Diego has been known to steal food from strangers. “He steals food everywhere – he’s not very well-behaved with food. If some guys are having lunch and they blink, Diego will grab it,” Carlos said.

Carlos has tried to put Diego on a diet, but it’s tricky – strangers in the park will readily dispense treats to their favourite Great Dane, and there’s also the issue of pizza. “If he sees pizza, his favourite food, he gets crazy – he’s a different dog. He’ll do anything for pizza,” he explains. Six years after getting Diego, he and Carlos are inseparable.

“Everywhere I go, I take Diego,” says Carlos, explaining that when he sits down – on the sofa, on the Tube, to put his shoes on – Diego will always sit on his lap. Docile Diego will happily accompany Carlos to the pub, on the Tube, or join him at a restaurant.

At The Bike Shed, a motorcycle club in Shoreditch, Diego is the first dog in the venue’s history to have become a Gold Member. “When we go there, it says on the table: ‘This table is reserved for Diego and his human,” Carlos says.

Diego is well-liked. In Victoria Park, where he takes his morning walk, he has doting fans who’ll slip him treats; at work at Bravos Motorcycles, people will regularly drop by to see him or take him for a walk.

Because of his size and black and white colouring, some children even mistake him for a cow. “In East London, almost everyone knows him,” says Carlos. “If you have a Great Dane, everyone wants to come and talk and take pictures.” This can be a liability.

“The Tube is a nightmare sometimes…one (person) wants to take a photo, and then another one, and then there’s a crowd,” Carlos said. Driving together on the motorbike, they’ve also been stopped by the police. Carlos thought they were in trouble – but it turned out that they too just wanted a photo of the pair together.

“Sometimes when we stop, people don’t want to pass – they want to see him, and it makes a traffic jam,” says Carlos, who has taken to wearing a balaclava to keep a low profile. That said, Carlos is pleased to have Diego by his side, and I sense that he enjoys some of the popularity that Diego and Nelson bring. He says: “If you want to meet people and make friends, walk a Great Dane in London.”

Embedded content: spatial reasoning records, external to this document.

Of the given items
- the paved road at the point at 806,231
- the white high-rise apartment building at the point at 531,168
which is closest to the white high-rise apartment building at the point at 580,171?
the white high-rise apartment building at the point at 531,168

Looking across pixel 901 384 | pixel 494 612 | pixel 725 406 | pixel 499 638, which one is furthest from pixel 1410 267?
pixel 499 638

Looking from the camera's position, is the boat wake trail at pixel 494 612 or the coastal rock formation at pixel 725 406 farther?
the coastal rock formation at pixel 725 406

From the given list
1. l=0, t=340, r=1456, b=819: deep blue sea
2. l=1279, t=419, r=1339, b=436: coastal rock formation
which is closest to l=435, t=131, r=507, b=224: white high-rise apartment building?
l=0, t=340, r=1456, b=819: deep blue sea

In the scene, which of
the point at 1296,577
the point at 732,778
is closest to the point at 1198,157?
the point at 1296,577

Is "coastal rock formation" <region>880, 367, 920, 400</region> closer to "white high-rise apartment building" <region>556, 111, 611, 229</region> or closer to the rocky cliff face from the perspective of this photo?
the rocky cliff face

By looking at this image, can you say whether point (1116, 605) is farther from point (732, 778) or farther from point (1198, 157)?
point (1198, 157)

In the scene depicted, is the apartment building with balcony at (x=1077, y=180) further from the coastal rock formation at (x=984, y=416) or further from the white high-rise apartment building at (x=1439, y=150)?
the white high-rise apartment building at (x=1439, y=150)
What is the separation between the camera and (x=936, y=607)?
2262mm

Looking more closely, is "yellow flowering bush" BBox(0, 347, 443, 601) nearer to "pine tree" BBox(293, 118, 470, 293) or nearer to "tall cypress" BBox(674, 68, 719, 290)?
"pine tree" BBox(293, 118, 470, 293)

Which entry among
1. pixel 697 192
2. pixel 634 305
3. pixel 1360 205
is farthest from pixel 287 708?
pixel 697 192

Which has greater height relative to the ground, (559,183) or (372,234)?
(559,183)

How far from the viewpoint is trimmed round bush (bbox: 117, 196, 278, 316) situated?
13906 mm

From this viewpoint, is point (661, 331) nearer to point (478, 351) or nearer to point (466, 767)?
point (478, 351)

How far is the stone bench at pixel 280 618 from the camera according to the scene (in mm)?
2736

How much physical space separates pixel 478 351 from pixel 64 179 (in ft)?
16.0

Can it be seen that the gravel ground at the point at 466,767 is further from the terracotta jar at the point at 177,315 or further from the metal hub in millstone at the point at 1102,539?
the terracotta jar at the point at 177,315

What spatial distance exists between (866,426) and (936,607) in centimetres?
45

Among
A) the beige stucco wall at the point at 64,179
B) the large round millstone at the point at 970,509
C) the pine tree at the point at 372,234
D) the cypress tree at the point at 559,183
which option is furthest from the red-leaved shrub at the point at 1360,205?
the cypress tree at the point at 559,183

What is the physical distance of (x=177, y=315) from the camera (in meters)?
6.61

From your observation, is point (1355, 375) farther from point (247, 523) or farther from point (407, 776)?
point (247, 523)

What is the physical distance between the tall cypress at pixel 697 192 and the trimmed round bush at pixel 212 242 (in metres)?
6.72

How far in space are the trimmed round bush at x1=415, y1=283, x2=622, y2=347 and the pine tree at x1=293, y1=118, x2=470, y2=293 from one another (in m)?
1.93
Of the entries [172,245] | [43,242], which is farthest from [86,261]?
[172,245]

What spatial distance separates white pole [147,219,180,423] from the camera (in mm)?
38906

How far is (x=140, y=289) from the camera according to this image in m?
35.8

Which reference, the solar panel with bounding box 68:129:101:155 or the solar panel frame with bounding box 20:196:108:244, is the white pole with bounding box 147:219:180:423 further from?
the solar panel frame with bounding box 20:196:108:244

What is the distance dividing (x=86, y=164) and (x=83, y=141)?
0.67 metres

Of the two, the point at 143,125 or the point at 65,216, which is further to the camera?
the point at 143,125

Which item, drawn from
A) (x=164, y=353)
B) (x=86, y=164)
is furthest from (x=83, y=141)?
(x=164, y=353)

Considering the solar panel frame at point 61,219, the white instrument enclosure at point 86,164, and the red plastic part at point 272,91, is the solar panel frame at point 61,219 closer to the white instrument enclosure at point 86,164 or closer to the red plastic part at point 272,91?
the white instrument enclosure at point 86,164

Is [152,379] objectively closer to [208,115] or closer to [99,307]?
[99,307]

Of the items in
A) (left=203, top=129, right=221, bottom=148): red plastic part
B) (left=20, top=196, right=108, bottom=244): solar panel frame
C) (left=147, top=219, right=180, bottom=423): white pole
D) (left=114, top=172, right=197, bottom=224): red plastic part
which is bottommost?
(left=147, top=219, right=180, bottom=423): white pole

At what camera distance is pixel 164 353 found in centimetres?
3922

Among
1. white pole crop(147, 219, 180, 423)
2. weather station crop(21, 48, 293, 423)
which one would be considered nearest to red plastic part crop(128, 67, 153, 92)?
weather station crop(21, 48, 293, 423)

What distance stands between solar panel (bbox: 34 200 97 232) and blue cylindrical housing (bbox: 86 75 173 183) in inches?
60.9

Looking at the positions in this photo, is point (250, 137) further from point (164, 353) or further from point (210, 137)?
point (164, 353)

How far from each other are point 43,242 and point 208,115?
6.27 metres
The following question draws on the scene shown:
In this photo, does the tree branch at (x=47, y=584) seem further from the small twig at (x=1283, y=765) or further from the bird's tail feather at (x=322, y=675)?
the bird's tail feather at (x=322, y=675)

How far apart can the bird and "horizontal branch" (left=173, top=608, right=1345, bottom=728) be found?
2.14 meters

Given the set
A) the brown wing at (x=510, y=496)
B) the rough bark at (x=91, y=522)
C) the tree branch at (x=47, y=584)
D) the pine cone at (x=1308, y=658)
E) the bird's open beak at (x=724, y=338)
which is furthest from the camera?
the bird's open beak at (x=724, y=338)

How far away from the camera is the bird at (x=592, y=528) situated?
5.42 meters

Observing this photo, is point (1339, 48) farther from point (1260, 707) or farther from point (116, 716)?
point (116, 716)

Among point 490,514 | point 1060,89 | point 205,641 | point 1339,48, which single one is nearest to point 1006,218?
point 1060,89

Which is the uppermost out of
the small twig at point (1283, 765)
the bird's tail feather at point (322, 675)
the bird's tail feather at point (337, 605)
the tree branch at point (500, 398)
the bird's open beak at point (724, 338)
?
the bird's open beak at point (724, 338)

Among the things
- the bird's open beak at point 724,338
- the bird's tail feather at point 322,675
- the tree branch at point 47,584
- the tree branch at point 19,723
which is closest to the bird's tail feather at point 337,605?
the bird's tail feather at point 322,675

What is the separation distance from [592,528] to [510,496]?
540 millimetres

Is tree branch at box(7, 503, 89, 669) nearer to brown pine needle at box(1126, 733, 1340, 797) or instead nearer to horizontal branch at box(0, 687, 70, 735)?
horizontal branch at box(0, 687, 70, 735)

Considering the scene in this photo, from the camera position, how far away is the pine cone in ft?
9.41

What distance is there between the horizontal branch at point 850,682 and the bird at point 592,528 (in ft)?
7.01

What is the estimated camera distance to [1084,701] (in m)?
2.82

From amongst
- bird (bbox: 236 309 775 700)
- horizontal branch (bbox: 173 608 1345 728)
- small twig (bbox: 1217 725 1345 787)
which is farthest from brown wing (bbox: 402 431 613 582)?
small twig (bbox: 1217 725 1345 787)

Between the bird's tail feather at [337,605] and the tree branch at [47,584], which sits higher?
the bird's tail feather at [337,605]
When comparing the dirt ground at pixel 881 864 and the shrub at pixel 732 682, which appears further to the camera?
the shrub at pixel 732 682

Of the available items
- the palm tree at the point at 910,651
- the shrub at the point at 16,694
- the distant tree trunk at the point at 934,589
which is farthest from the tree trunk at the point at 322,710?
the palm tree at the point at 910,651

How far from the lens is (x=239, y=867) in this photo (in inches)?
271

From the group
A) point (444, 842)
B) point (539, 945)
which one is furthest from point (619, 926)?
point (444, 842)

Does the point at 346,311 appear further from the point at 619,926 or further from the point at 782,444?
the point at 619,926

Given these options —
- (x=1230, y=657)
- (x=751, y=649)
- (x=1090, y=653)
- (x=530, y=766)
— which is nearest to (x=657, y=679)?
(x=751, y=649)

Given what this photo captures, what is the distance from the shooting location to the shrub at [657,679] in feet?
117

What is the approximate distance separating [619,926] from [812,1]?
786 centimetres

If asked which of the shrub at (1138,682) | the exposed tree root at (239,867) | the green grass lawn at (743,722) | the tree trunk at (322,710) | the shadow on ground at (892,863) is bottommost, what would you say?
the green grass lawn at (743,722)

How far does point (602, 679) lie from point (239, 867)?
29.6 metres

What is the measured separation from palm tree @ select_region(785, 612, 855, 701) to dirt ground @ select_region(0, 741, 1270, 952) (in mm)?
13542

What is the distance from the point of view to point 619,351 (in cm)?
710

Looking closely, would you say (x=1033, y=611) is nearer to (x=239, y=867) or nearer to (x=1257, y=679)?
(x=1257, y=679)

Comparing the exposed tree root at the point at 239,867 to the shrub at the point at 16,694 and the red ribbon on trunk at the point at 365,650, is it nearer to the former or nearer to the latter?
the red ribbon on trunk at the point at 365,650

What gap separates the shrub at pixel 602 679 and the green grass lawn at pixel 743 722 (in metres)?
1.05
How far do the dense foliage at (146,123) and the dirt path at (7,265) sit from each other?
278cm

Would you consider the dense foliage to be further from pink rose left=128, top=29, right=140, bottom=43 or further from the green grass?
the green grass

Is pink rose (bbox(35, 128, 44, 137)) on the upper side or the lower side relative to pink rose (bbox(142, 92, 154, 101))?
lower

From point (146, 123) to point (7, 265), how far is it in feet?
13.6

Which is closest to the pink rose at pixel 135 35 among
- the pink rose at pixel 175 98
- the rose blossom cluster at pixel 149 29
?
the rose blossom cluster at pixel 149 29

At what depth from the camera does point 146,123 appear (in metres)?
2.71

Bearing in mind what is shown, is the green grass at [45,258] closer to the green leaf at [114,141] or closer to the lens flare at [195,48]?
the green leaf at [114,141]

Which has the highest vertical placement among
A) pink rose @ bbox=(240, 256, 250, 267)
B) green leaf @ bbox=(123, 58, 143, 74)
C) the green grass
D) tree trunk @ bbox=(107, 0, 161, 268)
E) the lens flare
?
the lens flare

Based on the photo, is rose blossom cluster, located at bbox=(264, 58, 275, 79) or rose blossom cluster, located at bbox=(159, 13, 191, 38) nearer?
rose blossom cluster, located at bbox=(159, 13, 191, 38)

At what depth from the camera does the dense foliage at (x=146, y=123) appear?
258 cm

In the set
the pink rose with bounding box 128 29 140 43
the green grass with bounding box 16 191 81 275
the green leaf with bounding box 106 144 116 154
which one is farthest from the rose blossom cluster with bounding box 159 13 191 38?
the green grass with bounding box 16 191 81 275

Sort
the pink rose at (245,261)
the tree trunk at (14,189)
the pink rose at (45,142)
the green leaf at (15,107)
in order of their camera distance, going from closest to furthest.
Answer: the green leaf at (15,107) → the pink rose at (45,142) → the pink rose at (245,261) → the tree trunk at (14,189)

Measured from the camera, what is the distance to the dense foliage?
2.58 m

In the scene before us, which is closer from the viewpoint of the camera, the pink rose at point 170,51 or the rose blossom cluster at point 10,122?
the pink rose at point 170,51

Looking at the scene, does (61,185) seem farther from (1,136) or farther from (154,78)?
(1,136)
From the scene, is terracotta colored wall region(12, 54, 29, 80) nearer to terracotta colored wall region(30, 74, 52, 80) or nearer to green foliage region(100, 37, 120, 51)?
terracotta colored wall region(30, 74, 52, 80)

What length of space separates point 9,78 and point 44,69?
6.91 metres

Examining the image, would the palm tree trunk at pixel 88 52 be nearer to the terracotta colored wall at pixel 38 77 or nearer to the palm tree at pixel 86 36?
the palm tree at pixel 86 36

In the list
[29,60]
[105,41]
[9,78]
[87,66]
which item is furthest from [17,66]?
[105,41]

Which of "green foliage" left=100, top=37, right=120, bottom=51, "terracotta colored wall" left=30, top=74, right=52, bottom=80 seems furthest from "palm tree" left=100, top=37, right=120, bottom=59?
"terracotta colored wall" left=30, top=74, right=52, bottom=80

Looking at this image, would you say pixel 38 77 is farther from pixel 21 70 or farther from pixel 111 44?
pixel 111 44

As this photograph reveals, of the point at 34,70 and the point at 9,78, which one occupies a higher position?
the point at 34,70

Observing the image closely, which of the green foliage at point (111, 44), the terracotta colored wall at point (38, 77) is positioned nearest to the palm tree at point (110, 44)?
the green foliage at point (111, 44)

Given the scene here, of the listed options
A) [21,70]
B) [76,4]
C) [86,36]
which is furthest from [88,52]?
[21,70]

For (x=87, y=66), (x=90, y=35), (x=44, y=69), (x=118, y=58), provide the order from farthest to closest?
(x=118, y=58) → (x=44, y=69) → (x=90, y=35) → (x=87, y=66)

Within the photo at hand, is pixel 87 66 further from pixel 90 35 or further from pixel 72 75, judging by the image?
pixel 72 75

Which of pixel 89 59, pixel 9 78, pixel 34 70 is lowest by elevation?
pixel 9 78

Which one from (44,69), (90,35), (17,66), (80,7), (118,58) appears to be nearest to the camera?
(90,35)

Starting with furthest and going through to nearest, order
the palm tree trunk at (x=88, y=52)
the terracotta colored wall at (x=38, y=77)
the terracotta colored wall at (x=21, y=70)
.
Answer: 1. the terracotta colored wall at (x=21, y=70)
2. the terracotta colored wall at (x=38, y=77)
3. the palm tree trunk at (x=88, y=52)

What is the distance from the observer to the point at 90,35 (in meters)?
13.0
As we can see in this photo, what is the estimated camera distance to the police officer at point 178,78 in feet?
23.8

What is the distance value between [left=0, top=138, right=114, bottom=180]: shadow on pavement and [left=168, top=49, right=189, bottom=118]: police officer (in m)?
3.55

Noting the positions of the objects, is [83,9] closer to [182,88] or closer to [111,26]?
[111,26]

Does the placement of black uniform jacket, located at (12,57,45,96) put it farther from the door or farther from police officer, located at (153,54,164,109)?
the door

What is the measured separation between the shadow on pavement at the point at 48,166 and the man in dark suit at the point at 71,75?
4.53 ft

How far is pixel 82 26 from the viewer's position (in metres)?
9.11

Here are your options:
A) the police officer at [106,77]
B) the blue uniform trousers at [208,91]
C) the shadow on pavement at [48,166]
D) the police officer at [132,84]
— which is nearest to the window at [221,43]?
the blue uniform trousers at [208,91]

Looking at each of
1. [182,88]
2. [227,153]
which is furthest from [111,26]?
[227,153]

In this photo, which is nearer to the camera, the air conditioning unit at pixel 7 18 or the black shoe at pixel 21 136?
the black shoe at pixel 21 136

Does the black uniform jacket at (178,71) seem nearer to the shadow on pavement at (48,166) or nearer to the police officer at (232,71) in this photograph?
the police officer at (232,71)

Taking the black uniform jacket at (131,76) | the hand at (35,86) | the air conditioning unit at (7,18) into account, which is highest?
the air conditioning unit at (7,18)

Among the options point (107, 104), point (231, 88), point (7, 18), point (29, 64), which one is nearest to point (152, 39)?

Six year-old Diego has an adopted brother, Nelson, aged two. Currently, it’s just Diego who travels in the sidecar, but Carlos is keen to teach Nelson to ride with him too. “Nelson is a completely different dog,” says Carlos, explaining that where Diego is calm, Nelson is jittery, afraid of smaller dogs. “As a Great Dane, he’s more active. He’s crazy – he’s the opposite of Diego.”

In spite of their differences, the two dogs are best friends, says Carlos – although Nelson, despite being around 30kgs lighter than Diego, is “the alpha”.